睜開眼時有片刻恍惚,不知身在何處。然而片刻後很快就反應過來這是哪裏,掙紮着坐起來,起床梳洗,身體軟得厲害。
站在洗漱台前,看着眼底下的青色,給自己打氣,一切才剛剛開始。
隻有主人才在餐廳的主餐桌上吃飯,别墅裏其餘的工作人員都在廚房裏隔出來的小桌上吃飯。
走進廚房張曉靜一看見我就塞了一個饅頭給我,我感激的沖她一笑,也不矯情,拿着就往嘴裏塞。我毫不懷疑要是再不吃飯,明天的報紙頭條一定是不良雇主活生生餓死傭人。
“怎麽是饅頭?張曉靜,我不是給你說過我不喜歡吃饅頭的嗎。”
正吃着,劉媽熟悉的聲音忽然在背後想起,我一口饅頭哽在喉嚨裏,漲得臉通紅。
知道我是被劉媽吓着了,張曉靜體貼的端了杯豆漿給我,轉頭對劉媽說道,“爲了這饅頭,我還早起了一個小時,你就别挑剔了啊。”
劉媽撇了我一眼,嘟哝着坐下,“你啊,就是爛好心。”
一點也不意外劉媽看我的目光裏有不滿,同行是冤家。
哽在喉嚨裏的饅頭終于咽下去了,我放下豆漿,幫張曉靜把做好的早飯端到桌子上。除了饅頭豆漿,還有幾碟小菜,看上去清爽可口,看來昨天陳叔說的不苛待傭人是真的。

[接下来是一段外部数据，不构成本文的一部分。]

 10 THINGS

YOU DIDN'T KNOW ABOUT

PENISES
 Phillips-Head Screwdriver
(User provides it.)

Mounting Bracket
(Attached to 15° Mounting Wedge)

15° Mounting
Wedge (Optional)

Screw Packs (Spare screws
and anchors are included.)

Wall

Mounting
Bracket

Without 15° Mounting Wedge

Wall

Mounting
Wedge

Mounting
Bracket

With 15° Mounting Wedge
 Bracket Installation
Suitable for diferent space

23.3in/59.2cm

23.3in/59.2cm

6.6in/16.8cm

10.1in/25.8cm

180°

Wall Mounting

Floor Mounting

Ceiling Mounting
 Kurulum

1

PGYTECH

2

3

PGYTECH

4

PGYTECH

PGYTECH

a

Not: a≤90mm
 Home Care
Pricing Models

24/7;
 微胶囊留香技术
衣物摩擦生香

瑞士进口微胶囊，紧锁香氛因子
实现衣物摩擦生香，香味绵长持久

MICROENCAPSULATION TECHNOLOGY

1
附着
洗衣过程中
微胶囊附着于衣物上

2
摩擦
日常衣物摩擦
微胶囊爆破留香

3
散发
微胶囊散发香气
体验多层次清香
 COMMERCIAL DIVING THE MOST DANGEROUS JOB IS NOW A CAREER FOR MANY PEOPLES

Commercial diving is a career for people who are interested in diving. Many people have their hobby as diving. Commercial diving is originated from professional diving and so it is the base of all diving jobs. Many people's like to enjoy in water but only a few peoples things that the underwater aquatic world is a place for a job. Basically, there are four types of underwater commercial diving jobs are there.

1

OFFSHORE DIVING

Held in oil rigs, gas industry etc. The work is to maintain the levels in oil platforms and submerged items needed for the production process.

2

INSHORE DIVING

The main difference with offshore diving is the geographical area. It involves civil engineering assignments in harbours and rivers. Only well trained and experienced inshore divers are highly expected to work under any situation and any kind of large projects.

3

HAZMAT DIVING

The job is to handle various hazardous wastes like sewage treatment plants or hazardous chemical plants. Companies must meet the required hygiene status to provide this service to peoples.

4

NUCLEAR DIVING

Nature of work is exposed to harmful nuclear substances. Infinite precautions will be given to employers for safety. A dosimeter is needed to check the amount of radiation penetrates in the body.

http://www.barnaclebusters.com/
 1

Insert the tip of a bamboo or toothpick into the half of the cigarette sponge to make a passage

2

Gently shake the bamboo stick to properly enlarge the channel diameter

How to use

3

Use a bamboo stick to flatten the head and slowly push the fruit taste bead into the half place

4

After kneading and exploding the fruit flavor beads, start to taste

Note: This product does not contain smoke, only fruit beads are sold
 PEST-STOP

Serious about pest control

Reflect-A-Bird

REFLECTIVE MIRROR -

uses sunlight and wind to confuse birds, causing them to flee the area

陳叔進來了,後面還跟着一個五十多歲的中年男人,看樣子應該是司機。剛才還很随意的劉媽一下子變得拘謹起來,大氣都不敢出,可見很怕陳叔。
人到齊了,大家開始吃飯。
早飯結束後,陳叔分配今天的任務——上午将洗床上用品,下午将一二樓的地闆擦幹淨。和昨天一樣,飯點前做不完或者沒達到要求,就不能吃飯。